- Burra Location in Uttar Pradesh, India
- Coordinates: 27°16′35″N 78°59′36″E﻿ / ﻿27.27634°N 78.99337°E
- Country: India
- State: Uttar Pradesh
- District: Mainpuri
- Tehsil: Mainpuri

Area
- • Total: 3.252 km^{2} (1.256 sq mi)

Population (2011)
- • Total: 1,756
- • Density: 540.0/km^{2} (1,399/sq mi)
- Time zone: UTC+5:30 (IST)

= Burra, Mainpuri =

Village in Uttar Pradesh, India

Burra is a village in Mainpuri block of Mainpuri district, Uttar Pradesh, India. As of 2011, it had a population of 1,756, in 309 households.

== Demographics ==
As of 2011, Burra had a population of 1,756, in 309 households. This population was 54.4% male (956) and 45.6% female (800). The 0-6 age group numbered 278 (163 male and 115 female), or 15.8% of the total population. 244 residents were members of Scheduled Castes, or 13.9% of the total.

The 1981 census recorded Burra as having a population of 778 people, in 137 households.

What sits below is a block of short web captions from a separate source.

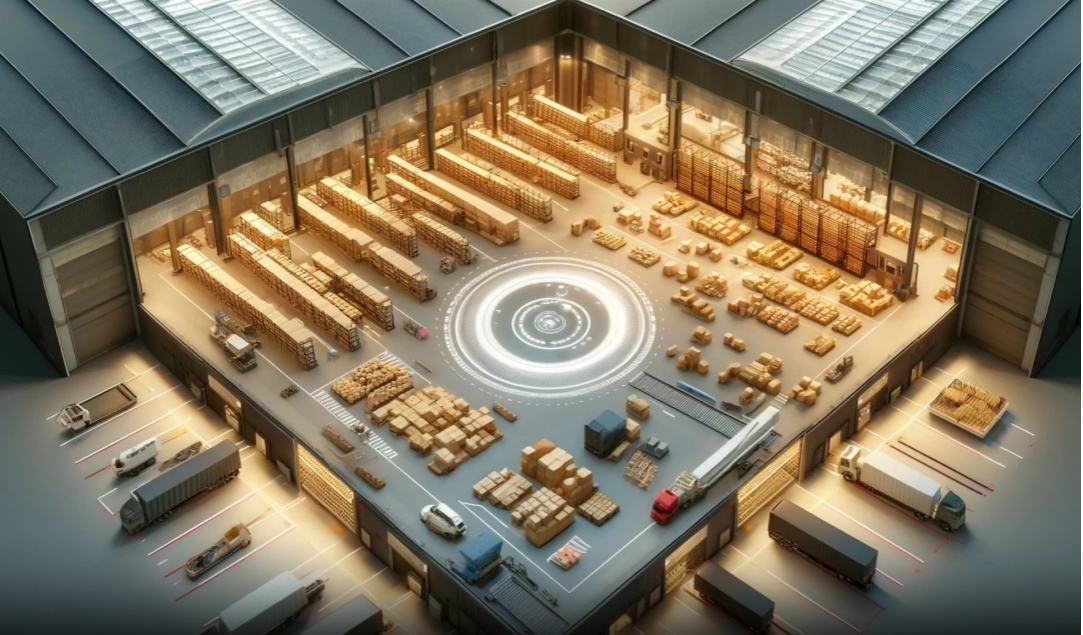 1754445090377582.jpg 圖片7.jpg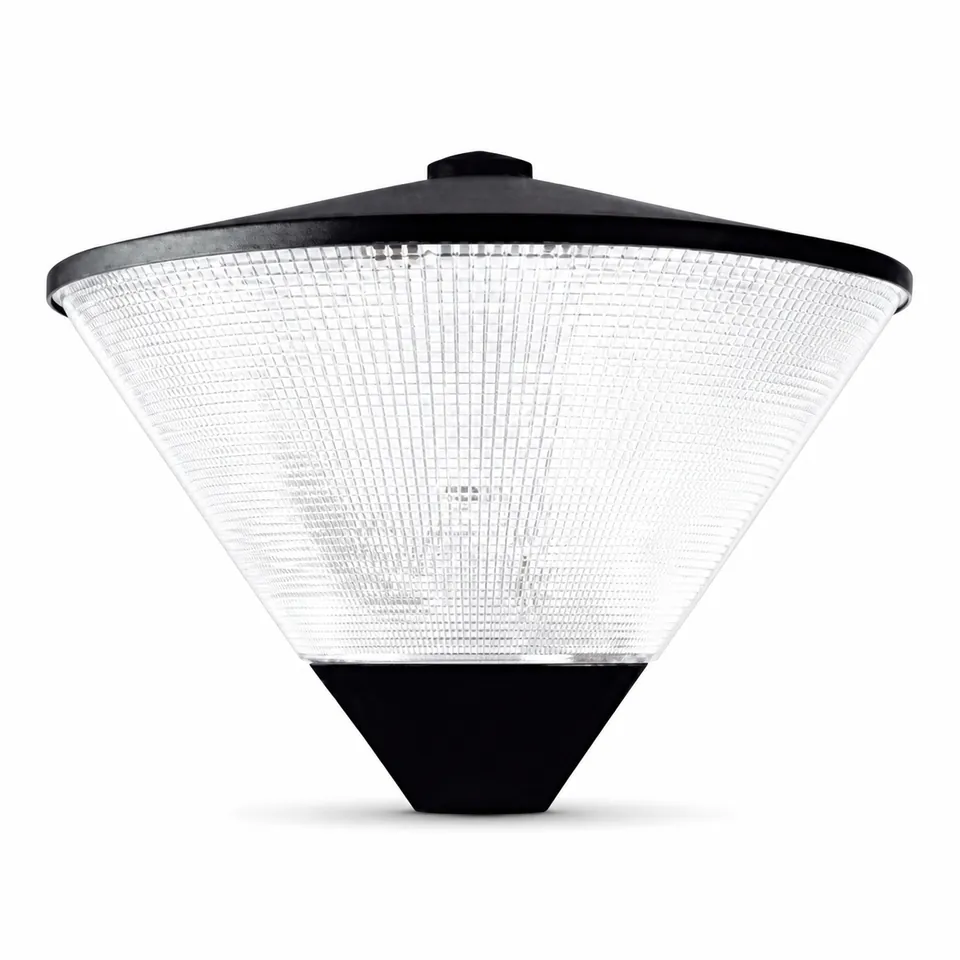 Luminaria LED 40W 4000K - código 148327
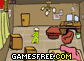play Crazy Flasher 2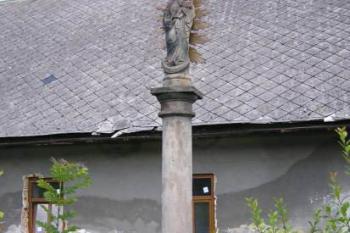  ( © Jan P. Štěpánek 07/2004)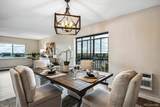 14050 Linvale Place - Photo 13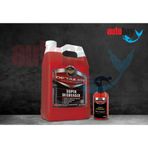 Meguiars 10801 Super Degreaser Motor Temizleyici 250ml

The 1961 census recorded Burra as comprising 1 hamlet, with a total population of 600 people (308 male and 292 female), in 123 households and 78 physical houses. The area of the village was given as 792 acres.

== Infrastructure ==
As of 2011, Burra had 1 primary school; it did not have any healthcare facilities. Drinking water was provided by hand pump and tube well; there were no public toilets. The village had a public library but no post office; there was at least some access to electricity for all purposes. Streets were made of both kachcha and pakka materials.